Esplora il materiale:
1 – Elenca tutti i luoghi di cui, secondo il testo su Brunoro II Zampeschi, i membri della famiglia Zampeschi furono signori tra Quattrocento e Cinquecento.
2 – Nel testo su Brunoro II Zampeschi, chi governava Forlimpopoli quando Brunoro era assente?
3 – Prosegui il testo su Brunoro II Zampeschi partendo dall'ultima frase riportata.

======== Testo dell'esercizio ========

La penna e la spada: Brunoro II Zampeschi
Brunoro II è l’ultimo discendente della nobile famiglia guelfa degli Zampeschi, i cui membri tra Quattrocento e Cinquecento, sono stati signori di San Mauro, Montiano, Roncofreddo, Santarcangelo e Forlimpopoli, nonché cittadini ravennati (dove possedevano un palazzo vicino alla basilica di San Vitale).
Nato nel 1540 a Forlimpopoli, da Antonello Zampeschi e Lucrezia Conti, il giovane Brunoro ricevette un’educazione e un’istruzione propria di un appartenente a un casato nobiliare. Nel 1551, alla morte del padre, diventò signore di Forlimpopoli e di altri luoghi, ma il riconoscimento definitivo della sua signoria feudale su queste terre allora appartenenti allo Stato della Chiesa, gli giunse solamente tre anni dopo, da parte di papa Giulio III. A sedici anni sposò Battistina Savelli, figlia di un nobile romano, che durante le assenze del marito, governò Forlimpopoli al suo posto. Come i suoi avi e com’era consuetudine per i nobili dell’epoca, iniziò presto a imparare “il mestiere delle armi”, combattendo nell’esercito pontificio nelle grandi e piccole guerre dell’epoca, durante le quali partecipò anche alla battaglia di San Quintino, tra Spagnoli e Francesi (alleati del papa). Nel 1560 ottenne dal papa il permesso di mettersi al servizio di Venezia, per la quale fu comandante militare della città di Crema e fu così apprezzato, che ricevette il titolo di colonnello e il diritto di circolare nella Serenissima, armato e accompagnato da dodici uomini.

======== Voci del dataset ========

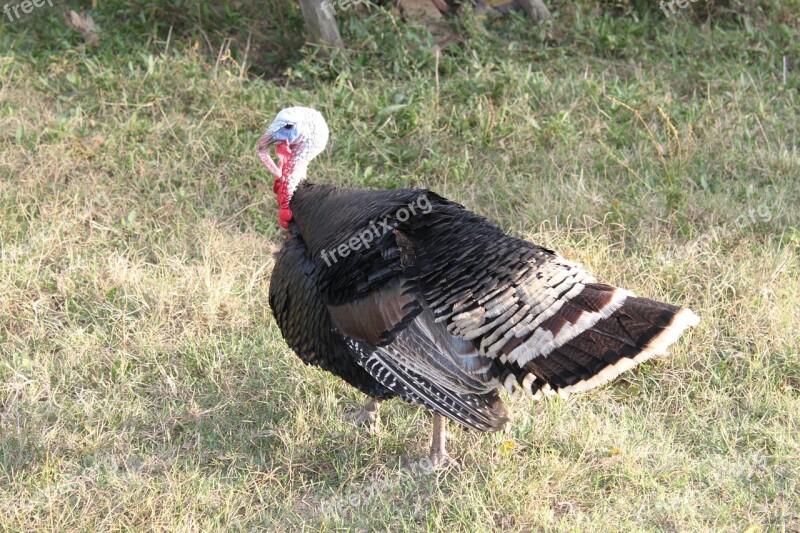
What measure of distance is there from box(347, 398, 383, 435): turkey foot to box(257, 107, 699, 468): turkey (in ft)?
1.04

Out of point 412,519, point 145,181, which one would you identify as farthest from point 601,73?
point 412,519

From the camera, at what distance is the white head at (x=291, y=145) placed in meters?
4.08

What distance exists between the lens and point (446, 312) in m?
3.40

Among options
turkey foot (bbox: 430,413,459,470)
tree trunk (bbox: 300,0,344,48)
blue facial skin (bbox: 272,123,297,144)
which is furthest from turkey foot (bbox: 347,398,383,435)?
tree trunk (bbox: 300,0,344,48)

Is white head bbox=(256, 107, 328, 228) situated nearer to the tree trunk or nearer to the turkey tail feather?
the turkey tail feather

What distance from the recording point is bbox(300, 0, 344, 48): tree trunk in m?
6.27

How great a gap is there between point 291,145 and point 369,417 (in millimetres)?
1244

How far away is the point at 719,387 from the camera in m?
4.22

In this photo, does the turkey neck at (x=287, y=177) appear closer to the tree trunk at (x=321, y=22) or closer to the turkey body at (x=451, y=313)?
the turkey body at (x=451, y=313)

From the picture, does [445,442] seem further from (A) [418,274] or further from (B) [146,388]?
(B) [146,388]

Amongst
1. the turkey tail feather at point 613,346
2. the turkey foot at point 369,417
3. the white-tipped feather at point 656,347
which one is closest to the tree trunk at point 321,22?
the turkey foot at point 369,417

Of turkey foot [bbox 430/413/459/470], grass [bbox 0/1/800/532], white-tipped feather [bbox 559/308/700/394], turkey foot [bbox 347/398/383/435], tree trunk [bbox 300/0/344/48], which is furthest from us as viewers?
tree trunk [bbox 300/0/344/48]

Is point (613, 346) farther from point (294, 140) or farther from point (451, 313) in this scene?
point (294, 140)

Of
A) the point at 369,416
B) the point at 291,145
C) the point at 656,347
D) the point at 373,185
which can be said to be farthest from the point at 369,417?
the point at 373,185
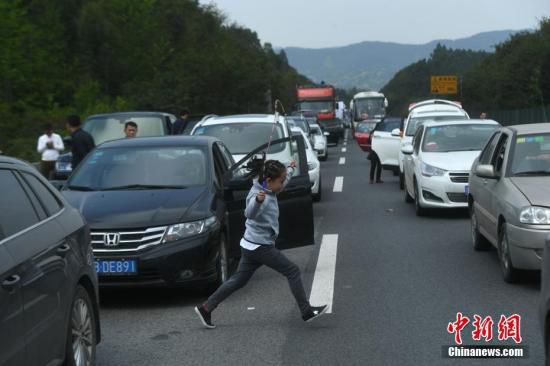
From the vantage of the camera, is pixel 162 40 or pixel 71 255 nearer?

========

Risposte numerate:
1 – San Mauro, Montiano, Roncofreddo, Santarcangelo, Forlimpopoli

2 – La moglie, Battistina Savelli.

3 –
Era un’epoca segnata da numerose guerre e per i condottieri, vi era la possibilità di mettersi in luce, accrescere il proprio patrimonio e la fortuna del casato: nel 1567 si arruolò nell’esercito del duca Emanuele Filiberto di Savoia, con il quale partecipò alle guerre di religione in Francia, combattute dalla reggente Caterina de’ Medici e dal giovane re, contro i protestanti ugonotti. Durante questa campagna, Brunoro si segnalò per valore in battaglia, cosicché il re di Francia lo premiò con l’onorificenza dell’Ordine cavalleresco di San Michele.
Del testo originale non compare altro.